Adjusting to grades was another challenge, Dill said.
“It was really kind of nerve-wracking when I got my first letter grade,” Dill said. “At the end of the semester, that letter is everything. It’s kind of a weird feeling, working toward getting a letter instead of doing your best personally.”
According to the Harmony School website, grades are not used as a means of evaluation. Instead, students write self-assessments at mid-semester. Teachers write evaluative comments on these papers and then send them home to the parents. Tests and quizzes are often graded with percentages, but letter grades and grade-point averages are not given.
Although adjusting to IU was challenging in some aspects for Harmony students, Voss said all students undergo a transition process when entering college.

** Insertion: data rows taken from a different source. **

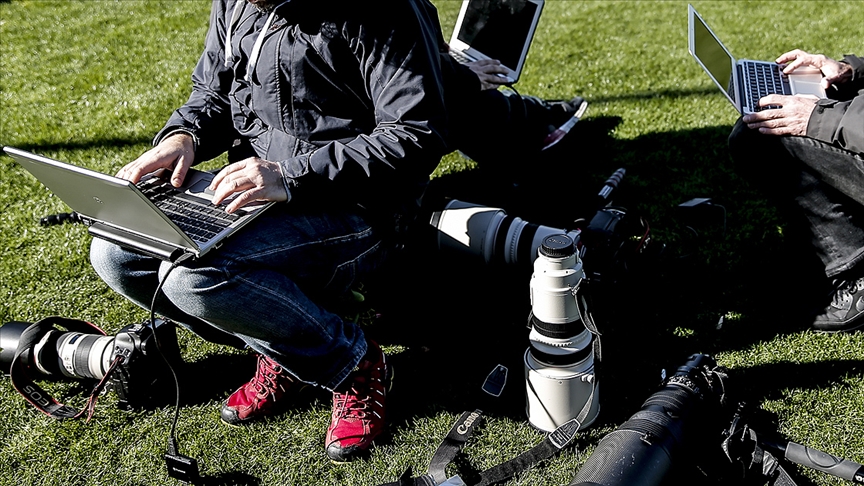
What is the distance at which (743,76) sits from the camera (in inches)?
125

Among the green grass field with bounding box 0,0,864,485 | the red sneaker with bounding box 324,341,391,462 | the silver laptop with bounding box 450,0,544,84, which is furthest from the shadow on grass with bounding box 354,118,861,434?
the silver laptop with bounding box 450,0,544,84

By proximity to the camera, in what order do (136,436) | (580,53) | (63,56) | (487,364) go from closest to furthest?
(136,436)
(487,364)
(580,53)
(63,56)

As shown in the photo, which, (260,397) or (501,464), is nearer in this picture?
(501,464)

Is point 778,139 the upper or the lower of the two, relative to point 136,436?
upper

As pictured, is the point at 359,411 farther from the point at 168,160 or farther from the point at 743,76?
the point at 743,76

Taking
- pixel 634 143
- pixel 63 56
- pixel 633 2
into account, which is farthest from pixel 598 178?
pixel 63 56

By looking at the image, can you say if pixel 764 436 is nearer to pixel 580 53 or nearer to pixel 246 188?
pixel 246 188

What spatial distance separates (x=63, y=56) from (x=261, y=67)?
417 centimetres

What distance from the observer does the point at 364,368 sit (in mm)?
2525

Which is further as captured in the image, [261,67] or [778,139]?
[778,139]

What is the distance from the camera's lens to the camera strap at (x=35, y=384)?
263cm

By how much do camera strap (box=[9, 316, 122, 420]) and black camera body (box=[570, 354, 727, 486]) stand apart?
1.67 metres


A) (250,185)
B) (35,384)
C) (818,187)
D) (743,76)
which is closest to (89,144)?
(35,384)

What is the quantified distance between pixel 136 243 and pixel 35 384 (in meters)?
0.89
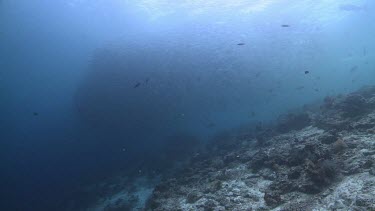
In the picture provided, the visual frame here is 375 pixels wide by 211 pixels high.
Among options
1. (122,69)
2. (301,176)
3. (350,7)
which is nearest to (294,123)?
(301,176)

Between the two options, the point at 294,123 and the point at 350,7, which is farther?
the point at 350,7

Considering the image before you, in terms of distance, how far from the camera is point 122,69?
1352 inches

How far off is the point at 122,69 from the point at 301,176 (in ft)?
90.1

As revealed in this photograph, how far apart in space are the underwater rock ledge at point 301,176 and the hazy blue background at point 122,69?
14.7 m

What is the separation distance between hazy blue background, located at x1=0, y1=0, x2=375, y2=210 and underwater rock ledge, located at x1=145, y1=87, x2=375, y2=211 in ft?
48.4

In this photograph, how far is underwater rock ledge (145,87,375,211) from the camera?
8.90 meters

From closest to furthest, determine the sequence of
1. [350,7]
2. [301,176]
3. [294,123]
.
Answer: [301,176] < [294,123] < [350,7]

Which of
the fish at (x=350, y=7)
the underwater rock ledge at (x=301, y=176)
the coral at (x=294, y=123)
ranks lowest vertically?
the coral at (x=294, y=123)

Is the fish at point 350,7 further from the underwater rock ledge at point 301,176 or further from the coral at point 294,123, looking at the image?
the underwater rock ledge at point 301,176

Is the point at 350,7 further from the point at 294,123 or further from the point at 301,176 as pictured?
the point at 301,176

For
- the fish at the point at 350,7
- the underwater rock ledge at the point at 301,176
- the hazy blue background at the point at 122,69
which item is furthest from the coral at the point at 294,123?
the fish at the point at 350,7

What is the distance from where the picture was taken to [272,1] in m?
30.9

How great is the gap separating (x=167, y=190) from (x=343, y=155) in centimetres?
789

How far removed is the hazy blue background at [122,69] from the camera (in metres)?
31.3
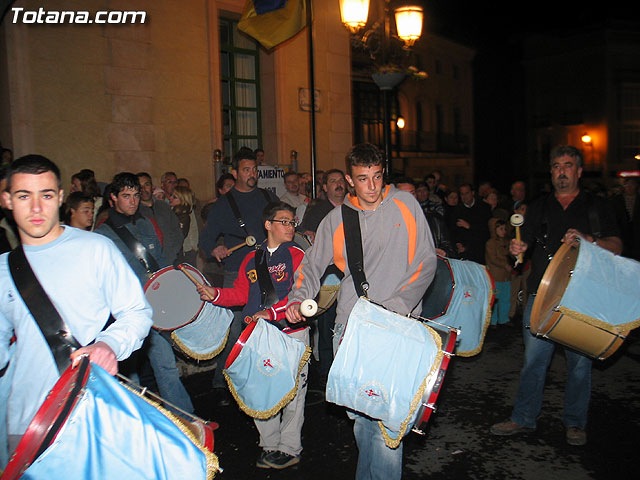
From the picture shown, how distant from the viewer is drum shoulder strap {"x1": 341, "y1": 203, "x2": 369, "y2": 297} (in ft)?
11.7

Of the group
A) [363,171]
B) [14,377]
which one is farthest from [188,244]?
[14,377]

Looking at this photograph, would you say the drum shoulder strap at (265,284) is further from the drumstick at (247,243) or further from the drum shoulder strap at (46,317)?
the drum shoulder strap at (46,317)

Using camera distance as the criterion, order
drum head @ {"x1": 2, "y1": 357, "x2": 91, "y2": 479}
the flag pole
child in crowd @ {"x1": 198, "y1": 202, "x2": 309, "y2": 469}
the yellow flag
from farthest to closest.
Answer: the yellow flag < the flag pole < child in crowd @ {"x1": 198, "y1": 202, "x2": 309, "y2": 469} < drum head @ {"x1": 2, "y1": 357, "x2": 91, "y2": 479}

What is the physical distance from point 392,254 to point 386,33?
7.62m

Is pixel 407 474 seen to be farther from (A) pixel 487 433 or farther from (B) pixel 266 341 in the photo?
(B) pixel 266 341

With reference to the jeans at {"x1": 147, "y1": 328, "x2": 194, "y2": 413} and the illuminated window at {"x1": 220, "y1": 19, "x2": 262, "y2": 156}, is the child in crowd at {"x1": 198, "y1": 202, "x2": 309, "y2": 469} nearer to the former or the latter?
the jeans at {"x1": 147, "y1": 328, "x2": 194, "y2": 413}

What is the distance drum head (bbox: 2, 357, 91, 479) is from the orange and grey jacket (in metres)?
1.82

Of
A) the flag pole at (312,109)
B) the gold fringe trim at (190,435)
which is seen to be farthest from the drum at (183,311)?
the flag pole at (312,109)

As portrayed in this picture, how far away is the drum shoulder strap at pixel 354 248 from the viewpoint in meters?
3.57

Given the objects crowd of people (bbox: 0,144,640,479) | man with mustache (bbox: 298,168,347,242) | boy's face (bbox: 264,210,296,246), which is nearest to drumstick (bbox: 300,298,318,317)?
crowd of people (bbox: 0,144,640,479)

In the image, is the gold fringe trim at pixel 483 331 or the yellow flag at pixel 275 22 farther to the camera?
the yellow flag at pixel 275 22

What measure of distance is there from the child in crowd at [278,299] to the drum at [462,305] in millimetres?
1831

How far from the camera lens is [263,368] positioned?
4.09 m

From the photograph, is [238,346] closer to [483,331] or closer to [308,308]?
[308,308]
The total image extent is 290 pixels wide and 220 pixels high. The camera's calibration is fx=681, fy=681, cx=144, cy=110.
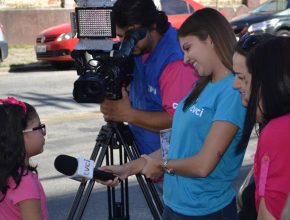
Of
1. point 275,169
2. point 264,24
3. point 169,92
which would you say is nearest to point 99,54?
point 169,92

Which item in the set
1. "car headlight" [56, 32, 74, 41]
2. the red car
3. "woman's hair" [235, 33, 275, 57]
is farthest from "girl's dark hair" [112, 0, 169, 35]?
"car headlight" [56, 32, 74, 41]

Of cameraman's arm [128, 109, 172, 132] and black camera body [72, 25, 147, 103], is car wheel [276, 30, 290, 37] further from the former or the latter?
black camera body [72, 25, 147, 103]

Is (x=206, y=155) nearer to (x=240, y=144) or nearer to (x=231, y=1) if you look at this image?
(x=240, y=144)

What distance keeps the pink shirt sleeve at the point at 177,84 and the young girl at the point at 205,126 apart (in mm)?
241

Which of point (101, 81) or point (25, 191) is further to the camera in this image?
point (101, 81)

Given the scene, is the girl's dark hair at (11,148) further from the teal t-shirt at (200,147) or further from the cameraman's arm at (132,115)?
the teal t-shirt at (200,147)

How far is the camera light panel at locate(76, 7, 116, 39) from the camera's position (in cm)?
325

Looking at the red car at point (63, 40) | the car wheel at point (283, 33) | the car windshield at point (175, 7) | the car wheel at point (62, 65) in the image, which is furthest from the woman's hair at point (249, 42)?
the car wheel at point (62, 65)

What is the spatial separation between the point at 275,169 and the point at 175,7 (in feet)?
39.0

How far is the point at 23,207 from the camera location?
2.71 metres

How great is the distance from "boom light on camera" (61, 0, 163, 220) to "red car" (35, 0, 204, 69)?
410 inches

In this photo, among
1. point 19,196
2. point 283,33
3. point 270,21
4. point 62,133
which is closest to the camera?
point 19,196

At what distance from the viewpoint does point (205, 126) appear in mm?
2748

“Nobody is ever 100-percent ready to come to college,” Voss said. “I don’t think I’m any less prepared than anybody else. “
Harmony students said they received a high level of education even though Harmony’s curriculum is state-accredited, not state-mandated.
“Because of No Child Left Behind, (state-mandated schools) teach for the test,” Voss said. “A lot of education is restricted by what’s going to be on ISTEP, college entrance exams and so forth.”
Voss said the flexibility of Harmony was beneficial.
“That’s what I got out of the school, that more broad education,” he said. “They balance it out better.”
For Steve “Roc” Bonchek, an IU alumnus who founded the Harmony School in 1974, the lack of government-mandated curriculum was pivotal to achieving his goal for the school.
“The school was founded at the time of Watergate,” Murphey said. “Watergate was such an incredible shock to people. Roc wanted to put in place a school that would raise a citizen who would fully participate in a democratic society.”
Today, Harmony’s goal remains the same.
“Our goal is to educate students to be fully contributing members of a democratic society as adults, to produce graduates who are lifelong learners, independent learners, to educate students so that they can learn whatever they need to learn,” Murphey said.
Even after leaving the school, the students said they never lose their Harmony identity.
“There is a popular phrase amongst the students — ‘Harmony-born and Harmony-bred, and when you’re gone you’re Harmony-dead,’” Murphey said.